Required task 1 |
Answer these questions about the Red McKee passage, one per line:
(a) In which town, county, and state was McKee born?
(b) For whom did the Highlanders trade McKee to the Tigers?
(c) What was McKee's career on-base percentage?
Required task 2 | From the Red McKee passage, return word for word the part that opens with the words containing "Early years" and closes with "as a catcher.".

Page extract |
-*-*-

Raymond Ellis "Red" McKee (July 20, 1890 – August 5, 1972) was an American baseball catcher.  He played professional baseball for 19 years from 1910 to 1928, including four seasons in Major League Baseball with the Detroit Tigers from 1913 to 1916.  He appeared in 189 major league games and compiled a .254 batting average.

Early years
McKee was born in Shawnee, Perry County, Ohio, in 1890.

Professional baseball
McKee was drafted by the New York Highlanders from Indianapolis of the American Association.  Two days later, the Highlanders traded McKee to the Tigers for Claud Derrick.  From 1913 to 1916, McKee played in 189 games for the Detroit Tigers, 150 as a catcher and the rest as a pinch hitter.  He had a career batting average of .254 and an on-base percentage of .339.  In 1913, McKee had 237 putouts, 84 assists, and 5 double plays in only 62 games as a catcher.

-*-*-

Provided data |
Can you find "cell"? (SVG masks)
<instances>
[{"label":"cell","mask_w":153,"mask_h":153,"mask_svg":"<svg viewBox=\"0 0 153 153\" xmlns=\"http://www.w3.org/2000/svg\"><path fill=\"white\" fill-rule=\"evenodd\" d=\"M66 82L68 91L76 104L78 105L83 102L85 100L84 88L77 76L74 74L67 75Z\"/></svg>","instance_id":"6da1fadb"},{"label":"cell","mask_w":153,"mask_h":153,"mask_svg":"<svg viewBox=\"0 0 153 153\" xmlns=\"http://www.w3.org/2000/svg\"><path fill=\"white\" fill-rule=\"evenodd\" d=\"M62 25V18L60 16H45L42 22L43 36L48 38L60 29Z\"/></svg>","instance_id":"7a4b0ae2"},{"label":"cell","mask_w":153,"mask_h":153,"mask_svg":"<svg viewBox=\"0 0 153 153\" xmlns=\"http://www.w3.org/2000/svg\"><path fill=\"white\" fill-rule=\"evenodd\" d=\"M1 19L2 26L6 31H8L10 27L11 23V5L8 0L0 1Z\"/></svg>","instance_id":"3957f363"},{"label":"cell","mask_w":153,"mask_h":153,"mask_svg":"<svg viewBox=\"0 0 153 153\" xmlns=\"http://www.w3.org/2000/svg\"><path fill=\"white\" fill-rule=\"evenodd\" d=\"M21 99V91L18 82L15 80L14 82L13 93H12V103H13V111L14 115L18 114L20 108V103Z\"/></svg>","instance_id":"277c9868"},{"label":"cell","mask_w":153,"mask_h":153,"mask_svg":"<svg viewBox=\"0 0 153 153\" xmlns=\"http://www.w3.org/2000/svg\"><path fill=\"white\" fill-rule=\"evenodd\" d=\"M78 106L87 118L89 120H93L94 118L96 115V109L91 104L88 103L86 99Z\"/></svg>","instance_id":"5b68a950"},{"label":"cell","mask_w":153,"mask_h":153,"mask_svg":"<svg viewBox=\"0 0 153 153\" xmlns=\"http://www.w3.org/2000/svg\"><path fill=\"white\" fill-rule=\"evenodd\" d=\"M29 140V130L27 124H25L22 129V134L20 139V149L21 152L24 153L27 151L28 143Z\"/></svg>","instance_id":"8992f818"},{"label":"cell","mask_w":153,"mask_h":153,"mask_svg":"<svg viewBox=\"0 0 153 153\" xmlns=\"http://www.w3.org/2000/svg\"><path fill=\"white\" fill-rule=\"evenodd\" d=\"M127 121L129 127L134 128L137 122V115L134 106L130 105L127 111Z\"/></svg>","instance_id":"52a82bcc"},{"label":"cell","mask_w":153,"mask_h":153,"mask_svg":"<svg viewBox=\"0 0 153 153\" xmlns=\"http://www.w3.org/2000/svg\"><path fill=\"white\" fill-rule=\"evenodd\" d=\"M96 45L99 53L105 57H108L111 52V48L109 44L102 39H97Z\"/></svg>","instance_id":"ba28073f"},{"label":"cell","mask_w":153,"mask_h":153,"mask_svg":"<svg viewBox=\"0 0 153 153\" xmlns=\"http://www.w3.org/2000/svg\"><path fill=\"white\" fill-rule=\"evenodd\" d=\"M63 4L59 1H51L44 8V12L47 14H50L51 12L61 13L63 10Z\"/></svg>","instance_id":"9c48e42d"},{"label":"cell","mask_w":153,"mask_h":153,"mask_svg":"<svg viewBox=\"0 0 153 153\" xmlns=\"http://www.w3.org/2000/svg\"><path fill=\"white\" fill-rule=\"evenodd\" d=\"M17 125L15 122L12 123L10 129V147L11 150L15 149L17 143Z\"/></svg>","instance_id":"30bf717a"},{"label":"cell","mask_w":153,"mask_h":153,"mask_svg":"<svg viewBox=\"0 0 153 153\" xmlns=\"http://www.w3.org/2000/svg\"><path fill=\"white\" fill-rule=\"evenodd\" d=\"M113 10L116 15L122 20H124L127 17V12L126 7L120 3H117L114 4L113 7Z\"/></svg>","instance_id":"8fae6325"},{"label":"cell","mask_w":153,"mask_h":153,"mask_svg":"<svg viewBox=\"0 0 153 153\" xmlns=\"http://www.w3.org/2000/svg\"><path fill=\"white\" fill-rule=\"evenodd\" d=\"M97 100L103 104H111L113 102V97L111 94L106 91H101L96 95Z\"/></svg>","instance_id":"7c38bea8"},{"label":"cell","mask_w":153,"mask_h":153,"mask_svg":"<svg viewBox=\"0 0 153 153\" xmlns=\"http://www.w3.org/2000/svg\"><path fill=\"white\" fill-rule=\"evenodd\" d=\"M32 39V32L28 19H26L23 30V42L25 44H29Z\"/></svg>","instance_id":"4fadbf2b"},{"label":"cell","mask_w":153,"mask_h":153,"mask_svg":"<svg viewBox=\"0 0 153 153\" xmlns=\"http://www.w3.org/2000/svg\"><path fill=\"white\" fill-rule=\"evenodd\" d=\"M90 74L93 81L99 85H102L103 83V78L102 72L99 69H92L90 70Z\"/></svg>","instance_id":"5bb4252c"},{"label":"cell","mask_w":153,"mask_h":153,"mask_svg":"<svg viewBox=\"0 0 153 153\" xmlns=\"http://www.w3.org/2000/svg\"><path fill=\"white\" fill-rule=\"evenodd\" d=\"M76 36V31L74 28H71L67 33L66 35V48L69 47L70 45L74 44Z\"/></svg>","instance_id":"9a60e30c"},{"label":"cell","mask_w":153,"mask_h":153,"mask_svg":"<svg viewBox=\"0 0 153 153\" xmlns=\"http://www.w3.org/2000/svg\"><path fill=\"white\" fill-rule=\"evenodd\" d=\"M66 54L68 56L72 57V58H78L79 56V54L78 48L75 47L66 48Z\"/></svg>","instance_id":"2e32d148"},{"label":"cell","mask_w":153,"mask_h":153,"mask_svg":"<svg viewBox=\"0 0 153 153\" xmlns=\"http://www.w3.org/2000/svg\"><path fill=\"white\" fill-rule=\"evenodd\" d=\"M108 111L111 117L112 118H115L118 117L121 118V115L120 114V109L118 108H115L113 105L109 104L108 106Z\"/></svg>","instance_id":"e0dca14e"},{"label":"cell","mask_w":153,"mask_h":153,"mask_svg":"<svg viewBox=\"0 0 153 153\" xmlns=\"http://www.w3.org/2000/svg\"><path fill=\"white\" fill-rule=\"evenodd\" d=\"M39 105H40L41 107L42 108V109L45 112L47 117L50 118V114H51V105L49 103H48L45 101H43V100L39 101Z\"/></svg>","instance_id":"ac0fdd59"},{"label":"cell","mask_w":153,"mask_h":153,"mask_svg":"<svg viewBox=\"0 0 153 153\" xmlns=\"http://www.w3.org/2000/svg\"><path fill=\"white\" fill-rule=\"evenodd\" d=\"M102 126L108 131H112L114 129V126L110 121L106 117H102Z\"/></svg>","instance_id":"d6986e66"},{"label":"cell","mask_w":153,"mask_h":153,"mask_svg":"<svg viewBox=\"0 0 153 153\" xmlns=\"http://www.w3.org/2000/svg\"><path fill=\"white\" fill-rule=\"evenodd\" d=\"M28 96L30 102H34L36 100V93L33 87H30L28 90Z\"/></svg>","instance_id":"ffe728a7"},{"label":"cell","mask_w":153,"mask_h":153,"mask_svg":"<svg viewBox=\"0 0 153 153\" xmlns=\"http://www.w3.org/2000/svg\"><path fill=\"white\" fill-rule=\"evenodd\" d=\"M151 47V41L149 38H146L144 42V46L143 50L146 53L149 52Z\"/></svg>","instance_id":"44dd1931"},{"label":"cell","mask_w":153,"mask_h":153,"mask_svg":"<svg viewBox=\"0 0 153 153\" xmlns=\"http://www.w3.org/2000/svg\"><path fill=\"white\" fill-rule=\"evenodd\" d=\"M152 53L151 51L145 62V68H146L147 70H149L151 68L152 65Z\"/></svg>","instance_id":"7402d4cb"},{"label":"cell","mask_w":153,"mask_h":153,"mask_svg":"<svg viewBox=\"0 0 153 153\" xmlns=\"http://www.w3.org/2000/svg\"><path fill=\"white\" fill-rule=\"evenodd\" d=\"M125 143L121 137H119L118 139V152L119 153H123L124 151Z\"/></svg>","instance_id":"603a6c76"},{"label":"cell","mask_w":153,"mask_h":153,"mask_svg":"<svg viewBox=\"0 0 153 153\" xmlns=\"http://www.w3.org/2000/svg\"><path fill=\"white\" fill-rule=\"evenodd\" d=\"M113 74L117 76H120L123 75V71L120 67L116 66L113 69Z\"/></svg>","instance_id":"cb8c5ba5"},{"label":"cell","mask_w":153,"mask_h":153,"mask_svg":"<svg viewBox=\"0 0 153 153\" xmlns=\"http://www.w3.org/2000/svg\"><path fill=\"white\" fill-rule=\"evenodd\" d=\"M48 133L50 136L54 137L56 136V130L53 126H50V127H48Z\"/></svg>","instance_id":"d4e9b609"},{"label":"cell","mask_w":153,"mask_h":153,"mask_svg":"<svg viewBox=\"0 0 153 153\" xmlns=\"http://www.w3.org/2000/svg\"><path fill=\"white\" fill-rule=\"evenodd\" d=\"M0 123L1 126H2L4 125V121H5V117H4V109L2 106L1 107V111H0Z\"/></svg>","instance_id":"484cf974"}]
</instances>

-*-*-

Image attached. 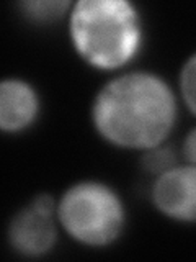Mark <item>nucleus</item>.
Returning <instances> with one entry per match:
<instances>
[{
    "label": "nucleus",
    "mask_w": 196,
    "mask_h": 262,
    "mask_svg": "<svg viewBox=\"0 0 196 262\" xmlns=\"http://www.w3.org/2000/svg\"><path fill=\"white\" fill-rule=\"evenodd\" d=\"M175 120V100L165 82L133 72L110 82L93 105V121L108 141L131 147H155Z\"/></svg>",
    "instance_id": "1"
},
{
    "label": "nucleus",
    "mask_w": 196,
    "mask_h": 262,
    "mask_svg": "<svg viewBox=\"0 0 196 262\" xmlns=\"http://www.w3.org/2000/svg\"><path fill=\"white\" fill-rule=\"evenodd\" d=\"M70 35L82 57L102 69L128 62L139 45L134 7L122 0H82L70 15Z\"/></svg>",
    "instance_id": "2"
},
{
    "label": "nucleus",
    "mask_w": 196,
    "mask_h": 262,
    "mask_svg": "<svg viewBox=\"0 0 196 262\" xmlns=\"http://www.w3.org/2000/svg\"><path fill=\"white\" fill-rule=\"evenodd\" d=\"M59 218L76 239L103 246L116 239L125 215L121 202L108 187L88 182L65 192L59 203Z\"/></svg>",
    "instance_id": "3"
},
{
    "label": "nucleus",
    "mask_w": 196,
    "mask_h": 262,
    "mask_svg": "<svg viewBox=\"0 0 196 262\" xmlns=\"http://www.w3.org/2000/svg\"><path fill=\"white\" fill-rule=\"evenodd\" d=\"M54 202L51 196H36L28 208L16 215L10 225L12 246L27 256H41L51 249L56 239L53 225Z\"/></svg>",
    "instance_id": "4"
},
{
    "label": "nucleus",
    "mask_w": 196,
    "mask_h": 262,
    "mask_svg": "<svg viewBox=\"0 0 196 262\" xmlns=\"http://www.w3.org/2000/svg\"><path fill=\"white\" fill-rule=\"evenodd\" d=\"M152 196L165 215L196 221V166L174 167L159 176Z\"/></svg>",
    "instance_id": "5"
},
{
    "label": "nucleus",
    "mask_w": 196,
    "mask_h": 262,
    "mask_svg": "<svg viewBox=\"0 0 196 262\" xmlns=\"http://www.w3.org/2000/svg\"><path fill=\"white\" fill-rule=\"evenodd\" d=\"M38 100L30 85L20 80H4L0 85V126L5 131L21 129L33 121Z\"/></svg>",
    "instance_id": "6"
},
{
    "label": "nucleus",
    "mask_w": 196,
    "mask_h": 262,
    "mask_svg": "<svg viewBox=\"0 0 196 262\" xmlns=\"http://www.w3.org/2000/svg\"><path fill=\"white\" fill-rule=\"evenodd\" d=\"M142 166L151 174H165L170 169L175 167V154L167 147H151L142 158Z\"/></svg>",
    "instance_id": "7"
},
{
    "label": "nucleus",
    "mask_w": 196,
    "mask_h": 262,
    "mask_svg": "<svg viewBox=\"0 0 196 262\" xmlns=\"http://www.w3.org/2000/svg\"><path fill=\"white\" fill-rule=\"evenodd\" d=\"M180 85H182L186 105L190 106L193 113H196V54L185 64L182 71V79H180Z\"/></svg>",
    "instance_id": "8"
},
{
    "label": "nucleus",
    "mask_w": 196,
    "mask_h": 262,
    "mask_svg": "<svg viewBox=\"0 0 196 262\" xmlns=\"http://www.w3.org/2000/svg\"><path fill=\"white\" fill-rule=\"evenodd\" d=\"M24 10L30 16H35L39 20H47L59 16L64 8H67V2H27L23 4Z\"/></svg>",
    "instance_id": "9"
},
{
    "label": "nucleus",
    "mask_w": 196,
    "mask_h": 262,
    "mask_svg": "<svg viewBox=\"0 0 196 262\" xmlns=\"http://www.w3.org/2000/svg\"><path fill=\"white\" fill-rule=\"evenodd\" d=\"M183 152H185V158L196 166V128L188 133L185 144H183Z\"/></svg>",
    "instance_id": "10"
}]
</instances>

-*-*-

Exercise result 1 |
(a) Shawnee, Perry County, Ohio
(b) Claud Derrick
(c) .339

Exercise result 2 |
Early years
McKee was born in Shawnee, Perry County, Ohio, in 1890.

Professional baseball
McKee was drafted by the New York Highlanders from Indianapolis of the American Association.  Two days later, the Highlanders traded McKee to the Tigers for Claud Derrick.  From 1913 to 1916, McKee played in 189 games for the Detroit Tigers, 150 as a catcher and the rest as a pinch hitter.  He had a career batting average of .254 and an on-base percentage of .339.  In 1913, McKee had 237 putouts, 84 assists, and 5 double plays in only 62 games as a catcher.